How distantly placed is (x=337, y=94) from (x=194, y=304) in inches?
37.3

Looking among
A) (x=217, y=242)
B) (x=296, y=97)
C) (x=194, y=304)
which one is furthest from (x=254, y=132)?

-- Exercise brief --
Copy out the lines above word for word, keeping their order and layout.

-- The output --
How distantly placed is (x=337, y=94) from (x=194, y=304) in inches?
37.3

Looking among
A) (x=217, y=242)
B) (x=296, y=97)
C) (x=194, y=304)
which one is furthest from (x=254, y=132)?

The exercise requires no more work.